§ **Brief**: Reproduce the passage of the book review below starting with "A Brief Review" and going on through "by Chris Smith.", word for word.

A Brief Review of
Witnessing Suburbia:
Conservatives and Christian Youth Culture.
Eileen Luhr.
Paperback: U of California Press, 2009.
Buy now: [ Amazon ]
Reviewed by Chris Smith.
“I’m rockin’ the suburbs
Just like Quiet Riot did
I’m rockin’ the suburbs
Except that they were talented
I’m rockin’ the suburbs…” — Ben Folds
The story that Eileen Luhr tells in her new book Witnessing Suburbia: Conservatives and Christian Youth Culture is a familiar one for me, because it was in essence the story in which I grew up. This story is described by Luhr in the book’s introduction:
This book is a history of the suburbanization of evangelicalism and the “Christianization” of popular culture – twin pillars of the conservative shift in national politics during the Reagan-Bush era … [It] contrasts the old Christian Right – with its dogmatic resistance to youth culture per se – and the new “rock” evangelicalism, which embraced cutting-edge cultural forms and media in order to institute moral reform and broaden the impact of its proselytizing efforts. These processes, in turn, abetted a hegemonic conservative politics grounded in uniting possessive individualism with home-centered “traditional values” (5).

§ **Data section**:
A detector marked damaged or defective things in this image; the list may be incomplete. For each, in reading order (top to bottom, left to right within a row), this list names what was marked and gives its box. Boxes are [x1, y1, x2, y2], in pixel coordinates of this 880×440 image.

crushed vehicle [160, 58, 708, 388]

§ **Finished task**:
A Brief Review of
Witnessing Suburbia:
Conservatives and Christian Youth Culture.
Eileen Luhr.
Paperback: U of California Press, 2009.
Buy now: [ Amazon ]
Reviewed by Chris Smith.